Anyway, we were excited at the start of last year about Sward's early scoring exploits too. And the prospect that Wenatchee would have a really high-powered offense that would allow him to sustain that. I'm not sure why they blew it up with Savoie and Geekie? But Sward still produced well even after. I wasn't too impressed with him in the rookie games, I think he sat out at least one, but looked tentative/non-descript as far as I can recall? Anyway, NHL scouts have a consensus that he wasn't worth signing to a contract. They aren't just sleeping on guys very often and he had the visibility of being drafted, and the opportunity of getting a look from Colorado scouts too, and nobody signed him even after they let him walk. Maybe he can earn an AHL deal in the Jets organization, maybe not, but one has to realize things are not looking up for him atm.

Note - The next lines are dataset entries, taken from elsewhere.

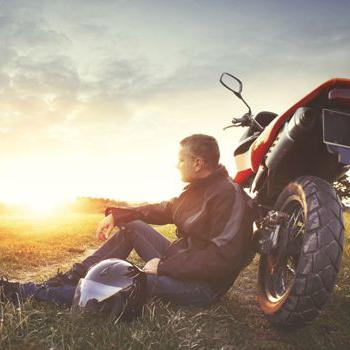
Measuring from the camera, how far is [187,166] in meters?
4.53

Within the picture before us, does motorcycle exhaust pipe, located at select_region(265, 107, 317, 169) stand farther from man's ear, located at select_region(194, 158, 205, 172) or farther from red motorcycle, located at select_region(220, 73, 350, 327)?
man's ear, located at select_region(194, 158, 205, 172)

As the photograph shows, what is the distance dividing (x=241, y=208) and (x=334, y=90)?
137cm

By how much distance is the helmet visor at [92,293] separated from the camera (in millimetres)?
3486

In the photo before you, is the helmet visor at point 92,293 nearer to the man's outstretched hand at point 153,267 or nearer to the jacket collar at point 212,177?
the man's outstretched hand at point 153,267

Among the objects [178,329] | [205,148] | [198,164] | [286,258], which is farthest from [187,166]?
[178,329]

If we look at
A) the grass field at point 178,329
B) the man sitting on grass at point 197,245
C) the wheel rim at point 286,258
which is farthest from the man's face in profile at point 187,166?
the grass field at point 178,329

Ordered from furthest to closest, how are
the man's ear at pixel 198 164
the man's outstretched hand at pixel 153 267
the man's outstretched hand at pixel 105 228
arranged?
the man's outstretched hand at pixel 105 228 → the man's ear at pixel 198 164 → the man's outstretched hand at pixel 153 267


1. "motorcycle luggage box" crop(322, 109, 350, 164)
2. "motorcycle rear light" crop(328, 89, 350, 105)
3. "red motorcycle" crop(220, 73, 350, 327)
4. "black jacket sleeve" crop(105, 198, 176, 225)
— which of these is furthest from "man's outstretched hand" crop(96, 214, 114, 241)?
"motorcycle rear light" crop(328, 89, 350, 105)

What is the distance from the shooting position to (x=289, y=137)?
12.2 feet

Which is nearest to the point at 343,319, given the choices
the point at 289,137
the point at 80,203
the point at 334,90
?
the point at 289,137

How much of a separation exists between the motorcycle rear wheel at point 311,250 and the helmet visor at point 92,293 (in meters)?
1.36

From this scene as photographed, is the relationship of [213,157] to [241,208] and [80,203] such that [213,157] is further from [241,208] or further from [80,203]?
[80,203]

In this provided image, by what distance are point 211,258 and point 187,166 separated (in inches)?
42.3

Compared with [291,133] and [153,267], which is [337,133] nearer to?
[291,133]
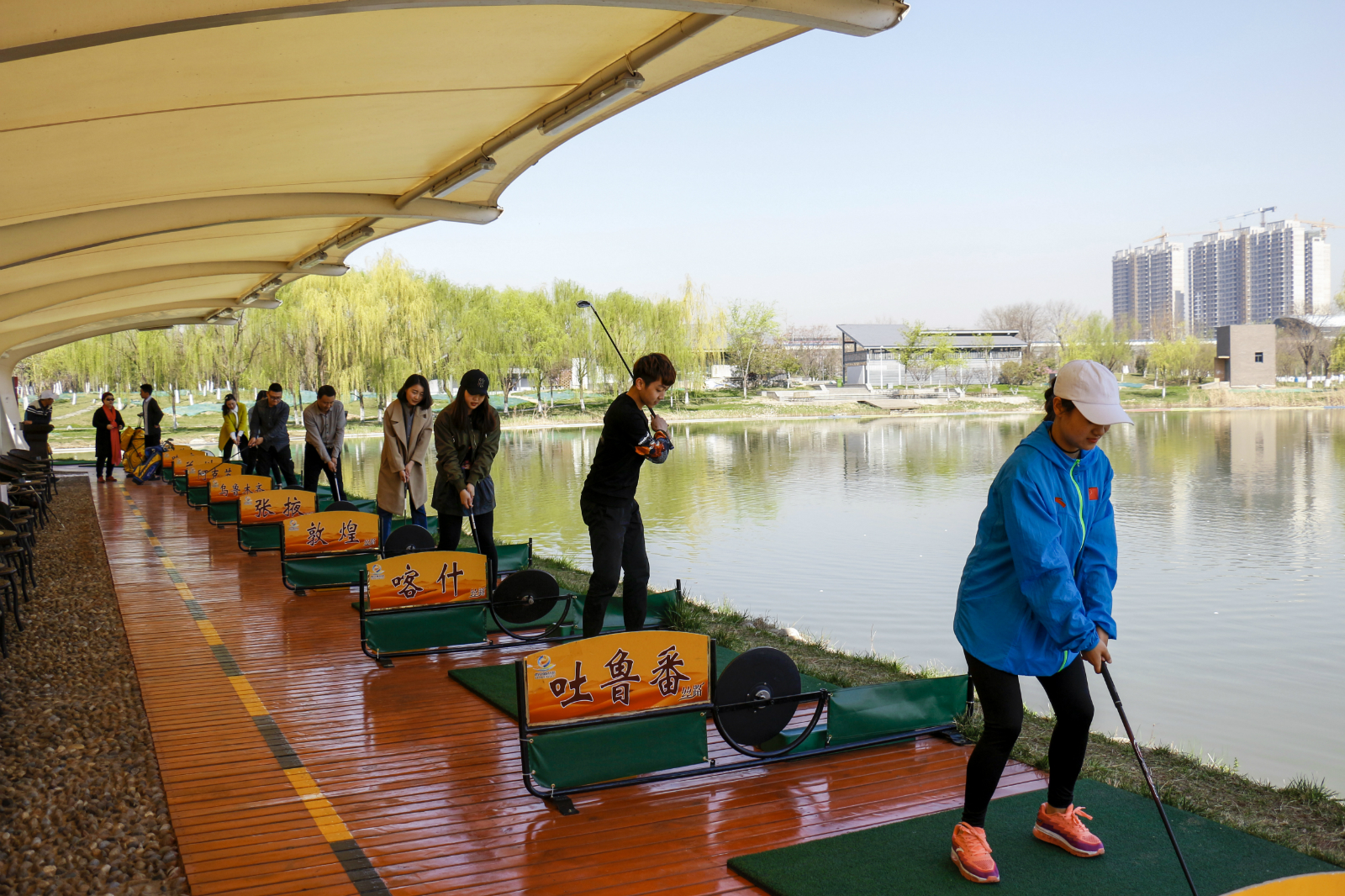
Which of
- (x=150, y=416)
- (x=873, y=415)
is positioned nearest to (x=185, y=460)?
(x=150, y=416)

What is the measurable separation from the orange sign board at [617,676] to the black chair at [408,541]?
361cm

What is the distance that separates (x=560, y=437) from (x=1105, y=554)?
41.8 meters

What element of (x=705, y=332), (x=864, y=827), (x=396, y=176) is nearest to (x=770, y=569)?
(x=396, y=176)

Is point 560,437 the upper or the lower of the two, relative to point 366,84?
lower

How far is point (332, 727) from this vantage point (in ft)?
16.4

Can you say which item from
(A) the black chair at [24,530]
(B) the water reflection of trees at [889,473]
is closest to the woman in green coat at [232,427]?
(B) the water reflection of trees at [889,473]

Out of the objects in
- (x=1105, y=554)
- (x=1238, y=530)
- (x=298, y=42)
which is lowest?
(x=1238, y=530)

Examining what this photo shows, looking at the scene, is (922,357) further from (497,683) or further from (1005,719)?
(1005,719)

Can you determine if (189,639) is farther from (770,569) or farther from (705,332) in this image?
(705,332)

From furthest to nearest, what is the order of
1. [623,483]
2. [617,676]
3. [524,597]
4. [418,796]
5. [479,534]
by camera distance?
[479,534] → [524,597] → [623,483] → [617,676] → [418,796]

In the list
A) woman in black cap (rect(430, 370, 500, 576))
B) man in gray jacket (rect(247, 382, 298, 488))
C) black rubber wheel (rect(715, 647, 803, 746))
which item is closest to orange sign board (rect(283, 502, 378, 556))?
Result: woman in black cap (rect(430, 370, 500, 576))

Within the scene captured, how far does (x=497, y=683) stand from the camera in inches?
222

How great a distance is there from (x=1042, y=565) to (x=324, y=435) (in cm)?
952

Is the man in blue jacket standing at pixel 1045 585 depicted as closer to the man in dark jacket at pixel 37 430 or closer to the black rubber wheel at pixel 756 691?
the black rubber wheel at pixel 756 691
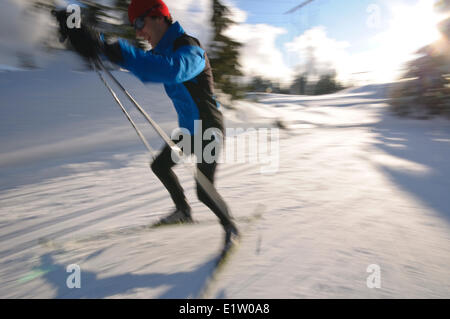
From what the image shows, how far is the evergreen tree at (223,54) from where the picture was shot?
7.65m

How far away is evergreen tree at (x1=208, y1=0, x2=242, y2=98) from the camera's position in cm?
765

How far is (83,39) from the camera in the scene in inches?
45.2

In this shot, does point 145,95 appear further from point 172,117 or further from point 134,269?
point 134,269

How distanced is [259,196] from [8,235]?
247 centimetres

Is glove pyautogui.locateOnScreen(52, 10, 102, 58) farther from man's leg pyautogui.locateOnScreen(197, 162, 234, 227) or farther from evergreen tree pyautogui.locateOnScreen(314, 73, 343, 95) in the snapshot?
evergreen tree pyautogui.locateOnScreen(314, 73, 343, 95)

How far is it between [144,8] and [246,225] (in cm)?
175

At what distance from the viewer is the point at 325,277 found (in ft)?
4.81

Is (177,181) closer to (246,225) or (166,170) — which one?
(166,170)

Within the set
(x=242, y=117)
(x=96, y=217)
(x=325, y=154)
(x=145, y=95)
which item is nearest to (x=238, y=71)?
(x=242, y=117)

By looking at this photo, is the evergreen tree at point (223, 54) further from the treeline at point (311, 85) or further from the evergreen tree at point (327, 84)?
the evergreen tree at point (327, 84)

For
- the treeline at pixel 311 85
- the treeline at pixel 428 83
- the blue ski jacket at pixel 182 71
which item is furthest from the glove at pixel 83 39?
the treeline at pixel 311 85

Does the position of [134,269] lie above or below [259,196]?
below

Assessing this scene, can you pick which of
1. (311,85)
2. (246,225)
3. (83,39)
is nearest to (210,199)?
(246,225)
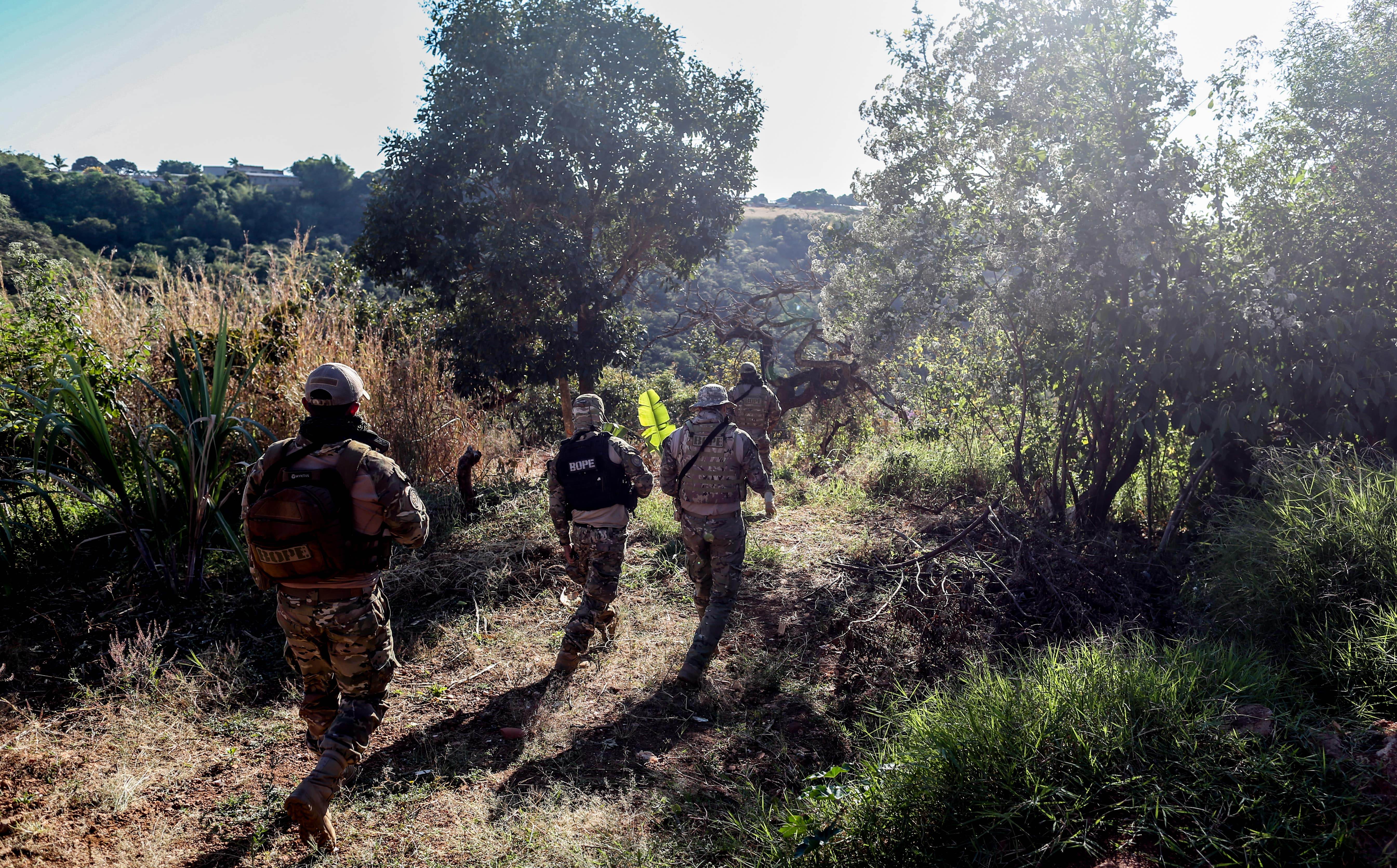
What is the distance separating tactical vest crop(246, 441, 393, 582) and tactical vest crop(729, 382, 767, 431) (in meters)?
5.52

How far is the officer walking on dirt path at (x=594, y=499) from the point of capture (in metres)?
4.44

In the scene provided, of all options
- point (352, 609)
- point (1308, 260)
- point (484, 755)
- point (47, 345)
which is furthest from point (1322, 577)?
point (47, 345)

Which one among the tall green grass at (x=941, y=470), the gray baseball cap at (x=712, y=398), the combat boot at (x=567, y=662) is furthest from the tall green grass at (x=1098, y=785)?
the tall green grass at (x=941, y=470)

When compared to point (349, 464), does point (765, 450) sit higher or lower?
lower

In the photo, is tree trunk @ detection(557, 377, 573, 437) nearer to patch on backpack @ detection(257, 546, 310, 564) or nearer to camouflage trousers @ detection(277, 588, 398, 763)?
camouflage trousers @ detection(277, 588, 398, 763)

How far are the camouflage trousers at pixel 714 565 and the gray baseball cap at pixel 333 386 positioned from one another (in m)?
2.21

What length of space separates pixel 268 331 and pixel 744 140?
6460 mm

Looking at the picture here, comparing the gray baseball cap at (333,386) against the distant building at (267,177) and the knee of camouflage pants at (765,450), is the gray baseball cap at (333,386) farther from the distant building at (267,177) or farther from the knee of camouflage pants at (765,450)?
the distant building at (267,177)

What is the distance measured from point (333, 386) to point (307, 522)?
562 mm

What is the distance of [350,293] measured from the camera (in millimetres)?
9180

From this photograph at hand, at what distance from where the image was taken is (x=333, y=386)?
3029 millimetres

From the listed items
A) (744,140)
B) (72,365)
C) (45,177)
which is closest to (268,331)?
(72,365)

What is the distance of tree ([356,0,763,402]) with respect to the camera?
8602mm

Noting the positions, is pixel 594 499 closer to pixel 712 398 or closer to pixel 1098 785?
pixel 712 398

I think with Hanzel, you also have to consider his 60 pts in the context of the team he was on. Both Sward and Hanzel ended up being the leading overall scorers on their teams last season. But the highest-scoring forward on Seattle had 41 pts. That team was blown up completely after the Memorial Cup run. And it was really that run which got Hanzel drafted, the +70, the playoff scoring. There were a lot of other big names on D on that team in the Mem Cup year too, he wasn't just getting opportunity sort of "by default" as perhaps Sward was.
It's pretty clear the Nashville Predators think Hanzel is a better prospect. Even if not a very notable one, so I'm not too sure why one would just read last year's overager stats alone and declare an opposing view? Players who have big points as overagers in junior hockey rarely amount to anything. (Because of course, legitimate NHL prospects are rarely left playing an overage year in junior.)